На стене против кушетки висел в простой сосновой рамке портрет усатого военного в папахе времен гражданской войны. Это был муж Марии Максимовны, погибший в девятнадцатом году под Сретенском в бою с бандами атамана Семенова. Другой портрет висел наискосок, над этажеркой с книгами, – портрет совсем юной девушки с толстыми косами и ямочками на щеках.
– Да, это я, – проследила взгляд Анны Никитичны старая учительница. – Хороша не была, а молода была, – так говаривал Пушкин. Вы думаете, я болею? Нет, просто старость. Обветшала, уходят, уходят силы… Впрочем, отлежусь. – Мария Максимовна с трудом повернулась на бок, лицом к Анне Никитичне. – Я вот зачем, голубушка, хотела вас видеть. У Пуртовых-то как? Что там? Бывает ли кто? Ведь первая похоронная, первый сирота на прииске…
В окошечке, выходящем на веранду, промелькнула чья-то широкая фигура. Заохали половицы под тяжелыми шагами. Маленькая передняя наполнилась кряхтеньем, вздохами, шумом, будто вошло с десяток человек. А это был один Кайдалов. Лицо его не очень ловко было перевязано клетчатым платком, как у Москвина в чеховской «Хирургии».
– Что с вами? – спросила Мария Максимовна.
– Зубы, чертовы зубы! – свистящим шепотом ответил учитель ботаники. Он сел на круглый вращающийся стул у письменного стола, и винт под ним словно застонал, подтверждая его слова. – Два часа на Тополином острове. В снегу. Круговая оборона стрелкового взвода. Простудил. – И он схватился за щеку.
– Надо лечить, – сказала Мария Максимовна. – Анна Никитична, в коробке на этажерке порошки в желтых бумажках. Дайте Лариону Андреевичу.
– Это что? – спросил тот, принимая лекарство из рук Анны Никитичны.
– Белена. Очень помогает.
– Белена?! А потом будут говорить, что я белены объелся?
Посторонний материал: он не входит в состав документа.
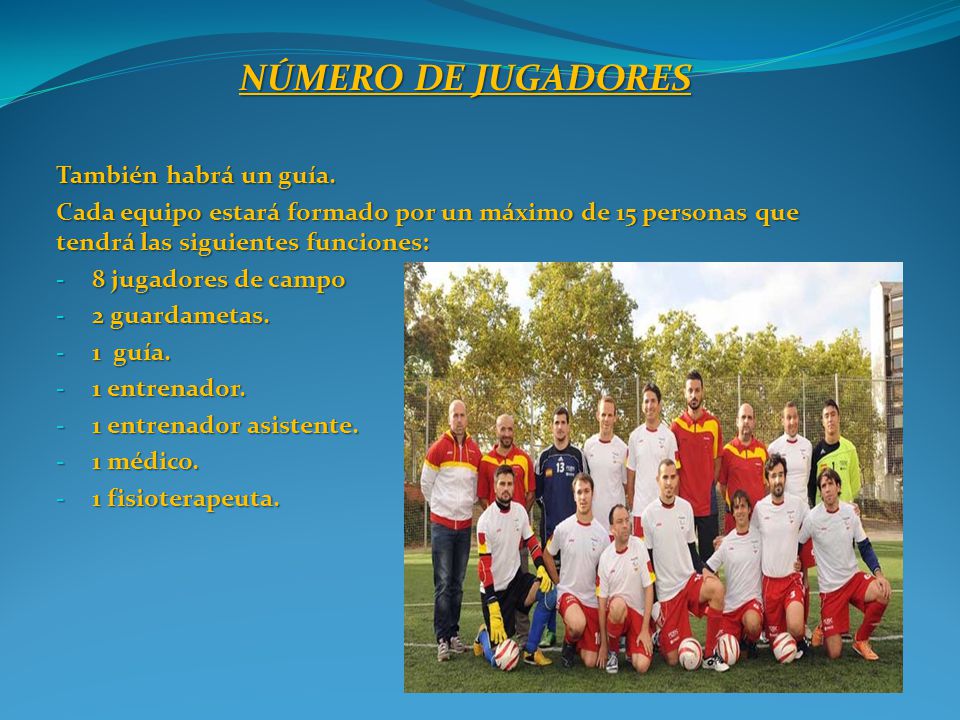 NÚMERO DE JUGADORES

También habrá un guía.

Cada equipo estará formado por un máximo de 15 personas que tendrá las siguientes funciones:

- 8 jugadores de campo
- 2 guardametas.
- 1 guía.
- 1 entrenador.
- 1 entrenador asistente.
- 1 médico.
- 1 fisioterapeuta.

13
– Мы не скажем. Мы не выдадим. – Мария Максимовна задумчиво-изучающе посмотрела на Кайдалова. – Нет, не выдадим, – повторила она. – Вам воды?
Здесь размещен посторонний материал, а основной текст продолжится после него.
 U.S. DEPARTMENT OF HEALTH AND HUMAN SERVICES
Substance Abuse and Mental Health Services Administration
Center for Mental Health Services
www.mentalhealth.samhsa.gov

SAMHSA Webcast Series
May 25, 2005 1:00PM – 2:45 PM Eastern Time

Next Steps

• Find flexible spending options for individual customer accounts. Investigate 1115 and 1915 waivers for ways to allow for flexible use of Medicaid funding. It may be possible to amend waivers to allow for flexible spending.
– Да нет, уж я у себя приму. – Но он, видимо, не очень спешил уйти. – Вы-то как?
– Не умру – жива буду… Я вот интересовалась у Анны Никитичны насчет Пуртовых.
– Да что там, Мария Максимовна! Горе есть горе, – все так же громким шепотом сказал Кайдалов. Поколебавшись, он сумрачно добавил: – А разве поймет это Дима Пуртов? Разве утешит мать? Какое от него утешение! Продукты из дому таскать – вот это он умеет. – И снова застонал винт круглого стула.
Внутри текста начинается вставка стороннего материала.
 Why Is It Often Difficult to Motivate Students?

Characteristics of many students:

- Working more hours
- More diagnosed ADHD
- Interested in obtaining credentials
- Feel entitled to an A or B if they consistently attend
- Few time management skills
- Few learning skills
– Вот как! Вы думаете, что он таскал из жадности, что ли? Для этого прятал их в аммоналке? А вы не думаете, что он мечтал о подвиге? Все-то вы примериваетесь, как бы наказать Пуртова… Нет, птицы не наказывают птенцов, расправляющих крылья. – И старая учительница уже с досадой сказала: – Ведь и взрослых, если они, так сказать, по душевному влечению делают глупость, не всегда осуждают.
– Я вас не понимаю! – пробормотал Кайдалов.
– Выскажусь яснее. Был такой случай, когда один учитель – пожилой, почтенный, – никому не сказав ни слова, взял рюкзак, флягу и уехал отпрашиваться на фронт. А его отправили обратно, так? Он огорчился, накушался водочки и, что ж поделаешь, домой…
Кайдалов подогнул край платка, снова расправил, опять подогнул.
– Мария Максимовна!.. – не выдержал он.
– Погодите! Он был настолько пьян, что не мог найти дороги домой, и, вероятно, замерз бы, если бы не трое мальчиков, с которыми он был вечно не в ладу. Они отвели его домой, и никто, ни одна душа не узнала об этом. Не отмахивайтесь – я знаю, что говорю. Почему они так сделали? Почему промолчали? Да потому, что они сами, сами… Эх, вы… взрослый Дима!
Кайдалов схватился за щеку.
– Болит?
– Болит, – сердито ответил Кайдалов, – болит на нервной почве… Вы думаете, мне легко было сегодня? Смотрю на его место, и тоска берет, да!
– Он не был сегодня? – быстро спросила Мария Максимовна. – А вы? Кто-нибудь из вас был у него?
Анна Никитична, покраснев, покачала головой. Кайдалов уже обеими руками держался за щеку.
– Нет, нет! Только не я, – бормотал он. – Увольте, не умею я с ним… И притом зуб… чертов зуб!
– Как же вы так можете? – гневно сказала Мария Максимовна. Она с трудом села. – Анна Никитична, как же вы так можете? Разве Тоня так поступила бы? Все обижаетесь – дети к ней привязаны. А она бы с Пуртова глаз не спускала. Нет, напрасно я ее в тайгу отпустила… Ох, как она нужна здесь, как нужна!